▶ _Assignment_
Put the material from the line containing "Ascona Moderna casa ·" through the line containing "MAYARI BFBC | Birko-Flor Nubuck | Stone 5", both included, into a numbered list with blank lines omitted. Leave the pictures out of your answer.

-- Data to examine follows --

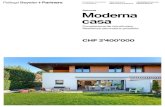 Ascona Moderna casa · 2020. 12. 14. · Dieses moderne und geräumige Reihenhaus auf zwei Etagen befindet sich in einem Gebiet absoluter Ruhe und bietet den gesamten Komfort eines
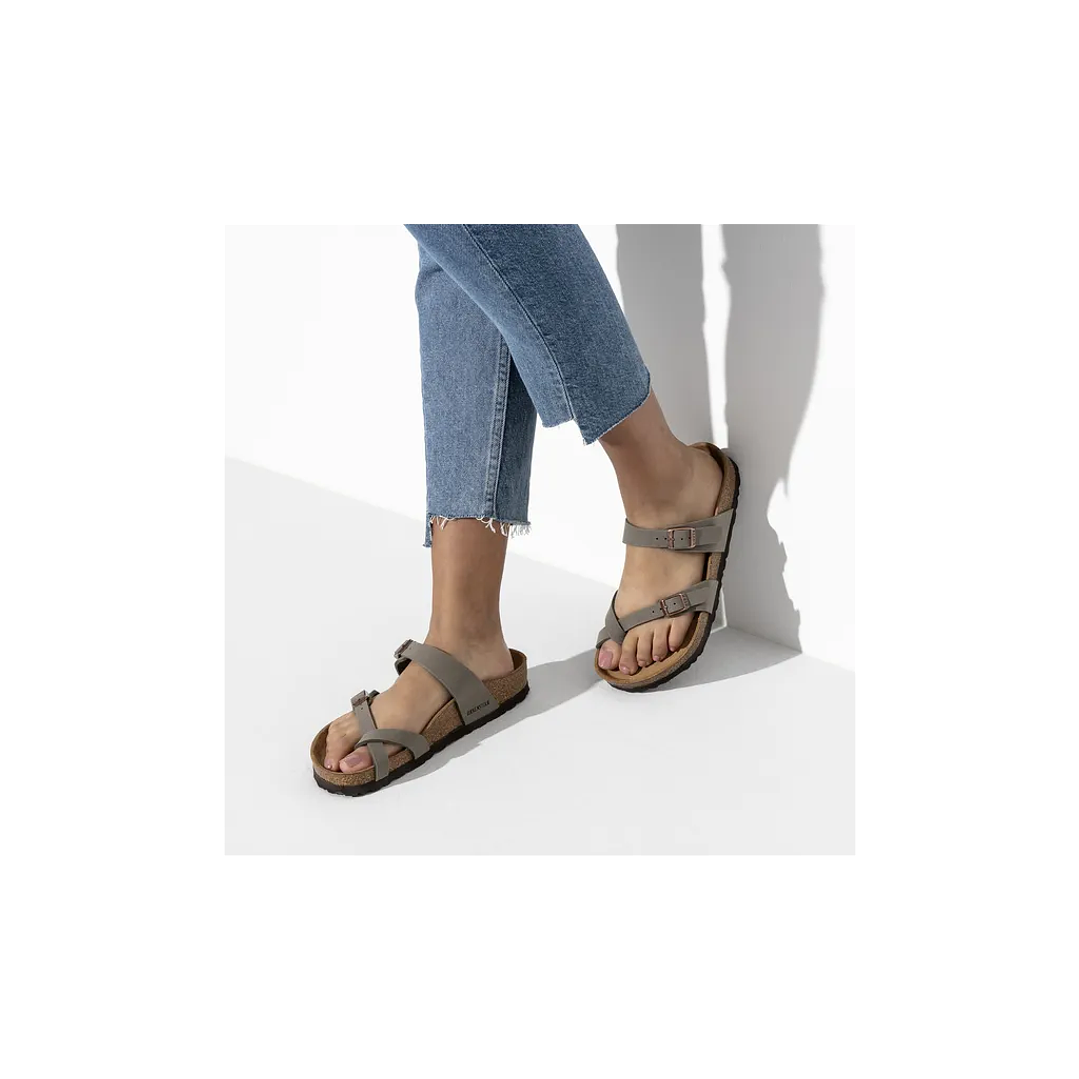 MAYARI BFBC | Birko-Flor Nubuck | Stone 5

-- Data to examine concluded --
-- Data to examine follows --

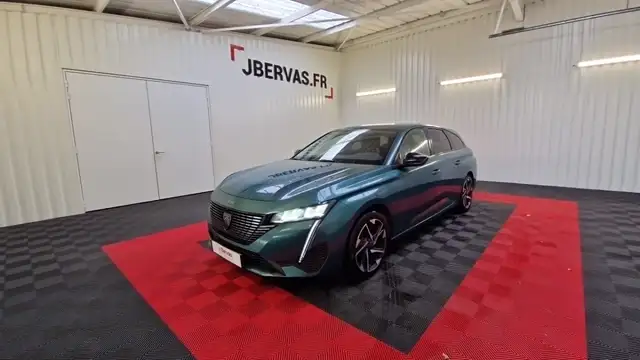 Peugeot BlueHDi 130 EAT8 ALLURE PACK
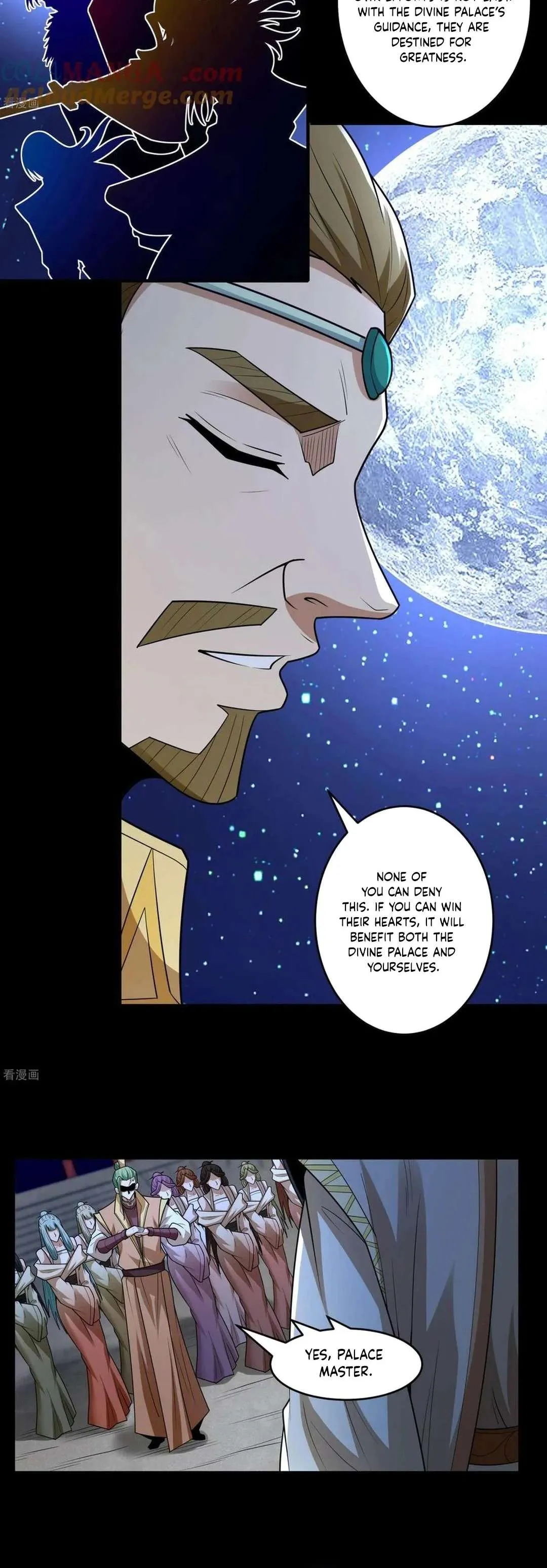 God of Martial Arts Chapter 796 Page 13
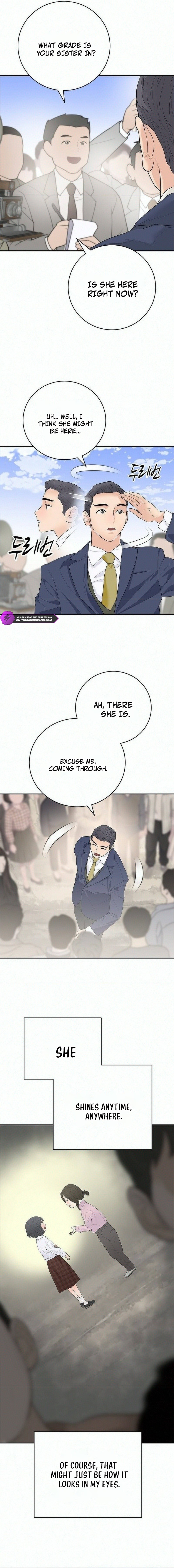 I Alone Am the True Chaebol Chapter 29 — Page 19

-- Data to examine concluded --
-- Data to examine follows --

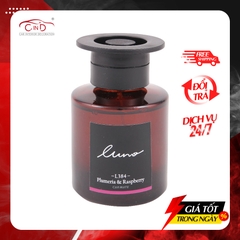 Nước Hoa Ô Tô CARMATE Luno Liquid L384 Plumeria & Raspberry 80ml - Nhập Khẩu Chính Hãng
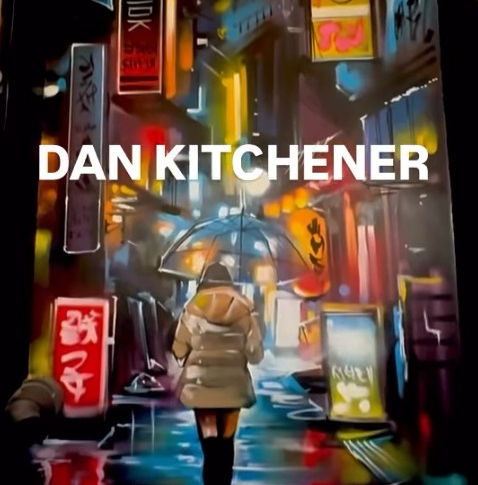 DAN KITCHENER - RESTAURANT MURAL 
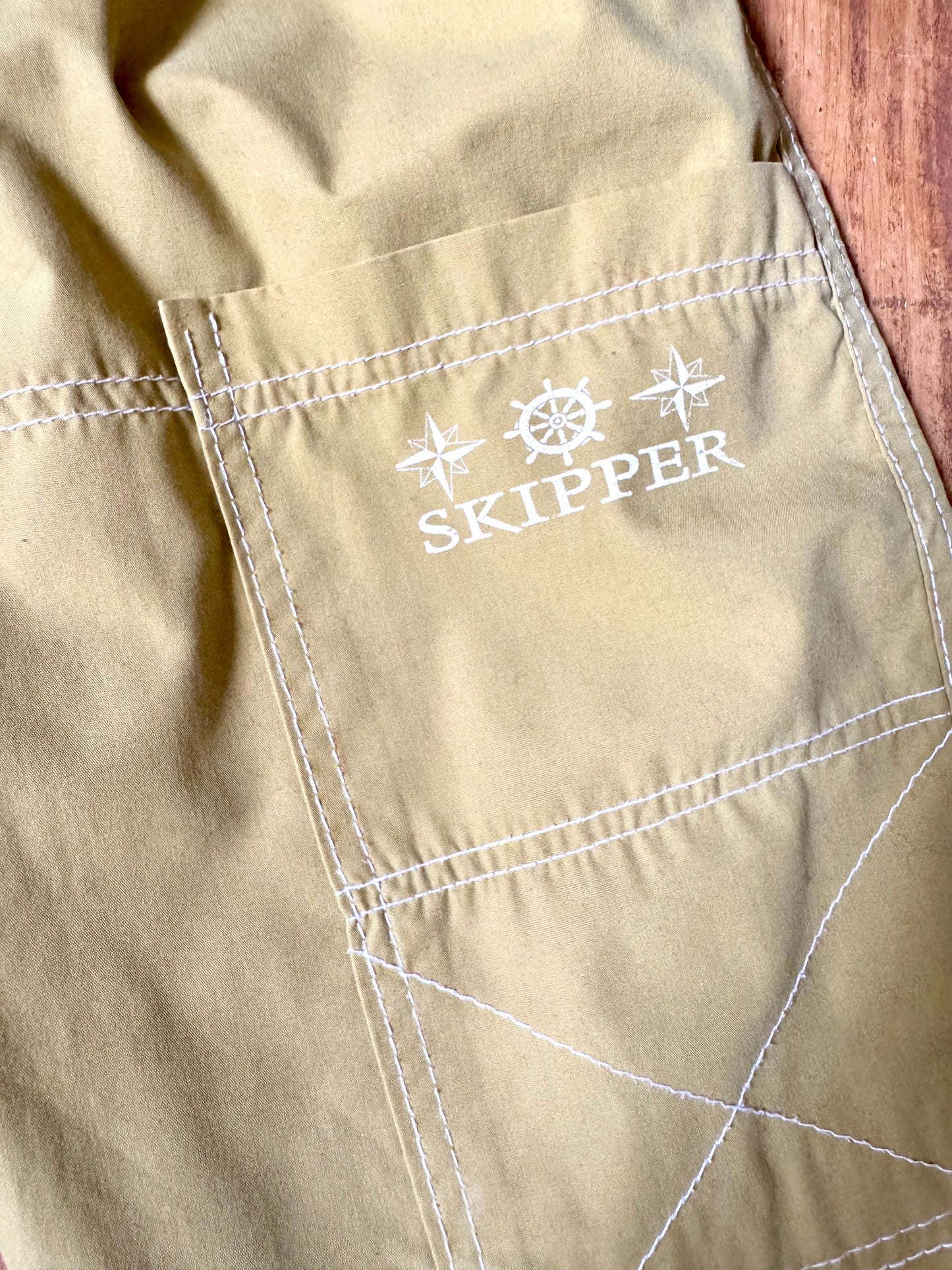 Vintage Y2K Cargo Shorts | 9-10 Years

-- Data to examine concluded --

▶ _Task output_
1.  Ascona Moderna casa · 2020. 12. 14. · Dieses moderne und geräumige Reihenhaus auf zwei Etagen befindet sich in einem Gebiet absoluter Ruhe und bietet den gesamten Komfort eines
2.  MAYARI BFBC | Birko-Flor Nubuck | Stone 5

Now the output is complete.